WORK REQUIRED: All pictures are to be omitted while the lines starting at the line with "旭丽X6-2000LEDUV卷材机" and ending at the line with "Летнее повседневное платье" in the material below are retyped exactly, both ends included.

WORKING DATA:
****************************************

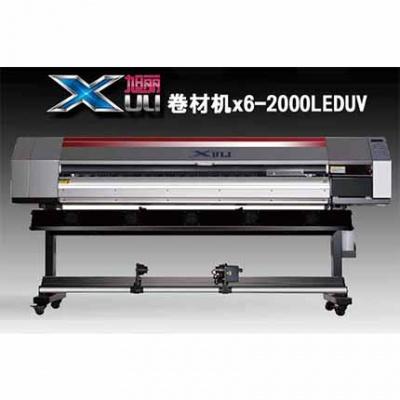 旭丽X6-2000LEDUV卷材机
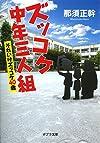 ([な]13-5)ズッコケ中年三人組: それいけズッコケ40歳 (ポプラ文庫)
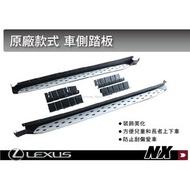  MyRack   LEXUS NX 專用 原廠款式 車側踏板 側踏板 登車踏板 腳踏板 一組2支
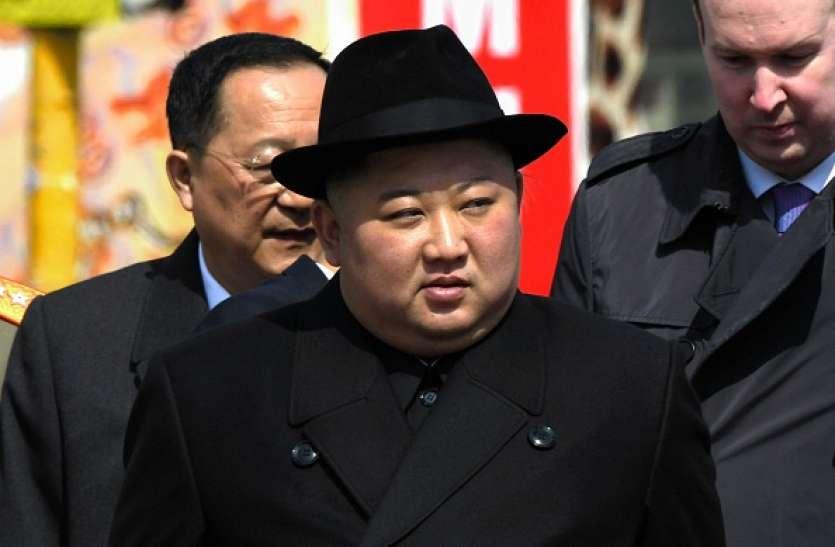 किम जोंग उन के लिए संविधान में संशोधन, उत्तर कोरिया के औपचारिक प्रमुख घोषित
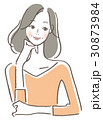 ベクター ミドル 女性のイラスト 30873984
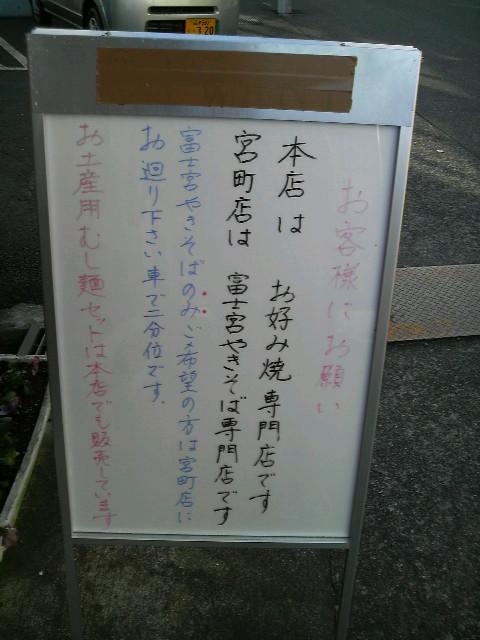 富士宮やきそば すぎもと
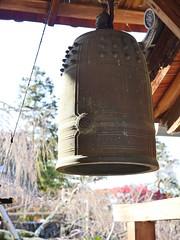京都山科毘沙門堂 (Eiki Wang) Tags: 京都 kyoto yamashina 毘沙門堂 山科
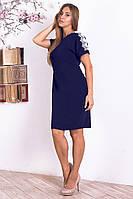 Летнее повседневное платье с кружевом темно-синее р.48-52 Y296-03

****************************************

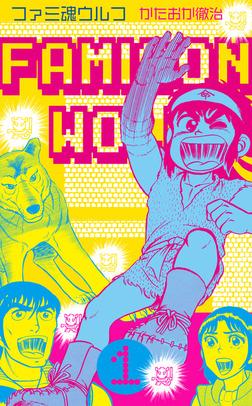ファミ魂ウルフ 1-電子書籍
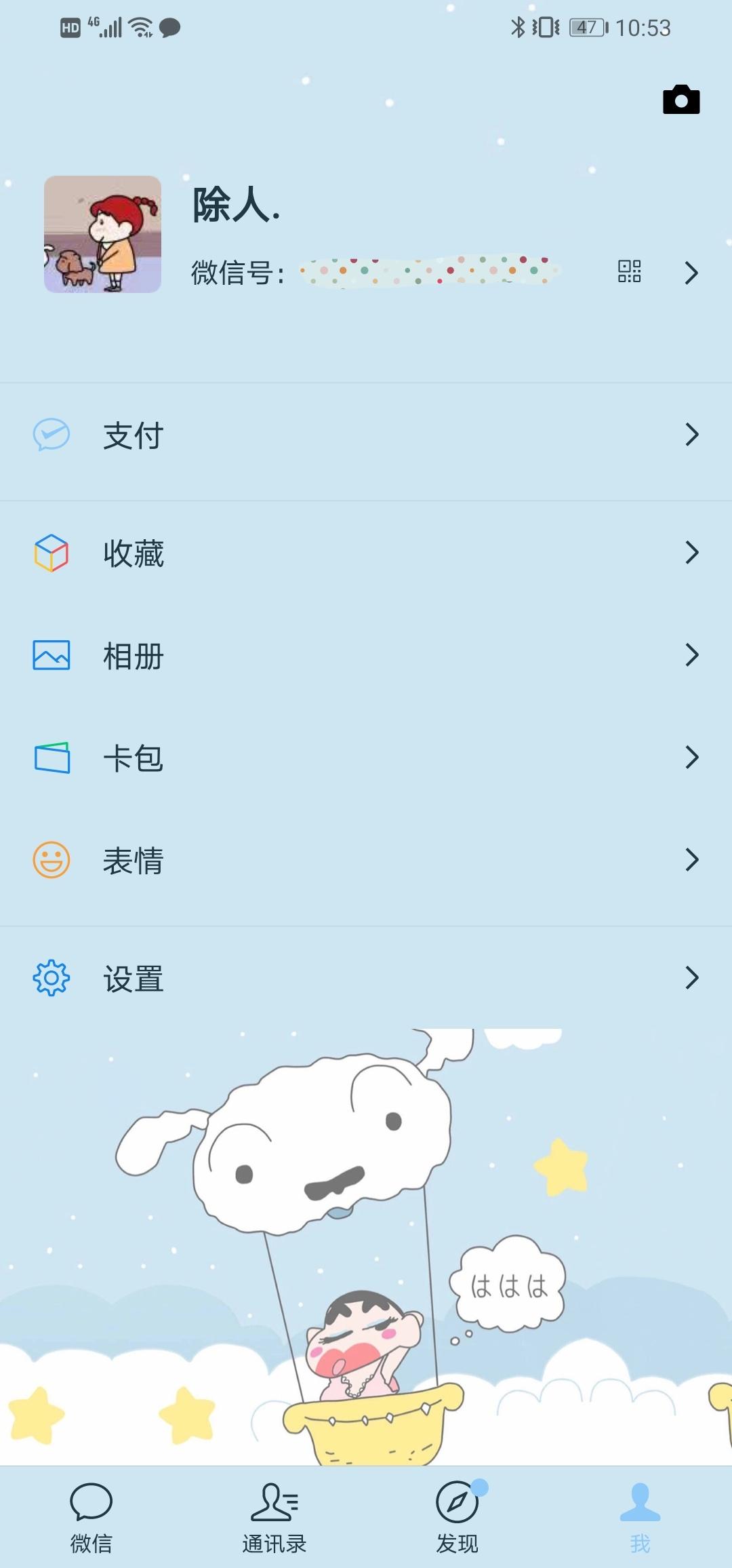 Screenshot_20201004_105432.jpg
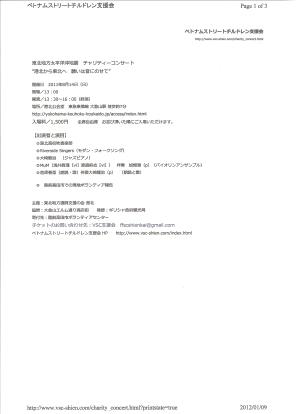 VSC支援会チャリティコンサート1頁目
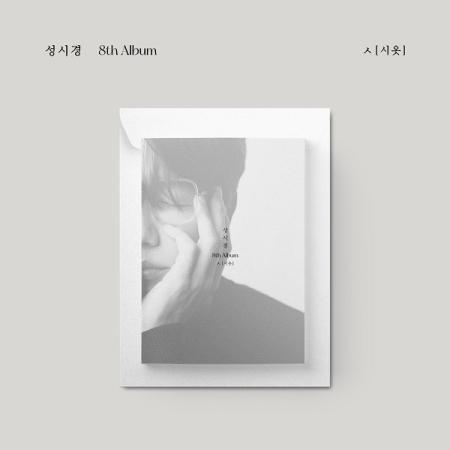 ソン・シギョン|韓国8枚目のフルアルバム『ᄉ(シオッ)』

****************************************

EXPECTED ANSWER:
 旭丽X6-2000LEDUV卷材机
 ([な]13-5)ズッコケ中年三人組: それいけズッコケ40歳 (ポプラ文庫)
  MyRack   LEXUS NX 專用 原廠款式 車側踏板 側踏板 登車踏板 腳踏板 一組2支
 किम जोंग उन के लिए संविधान में संशोधन, उत्तर कोरिया के औपचारिक प्रमुख घोषित
 ベクター ミドル 女性のイラスト 30873984
 富士宮やきそば すぎもと
京都山科毘沙門堂 (Eiki Wang) Tags: 京都 kyoto yamashina 毘沙門堂 山科
 Летнее повседневное платье с кружевом темно-синее р.48-52 Y296-03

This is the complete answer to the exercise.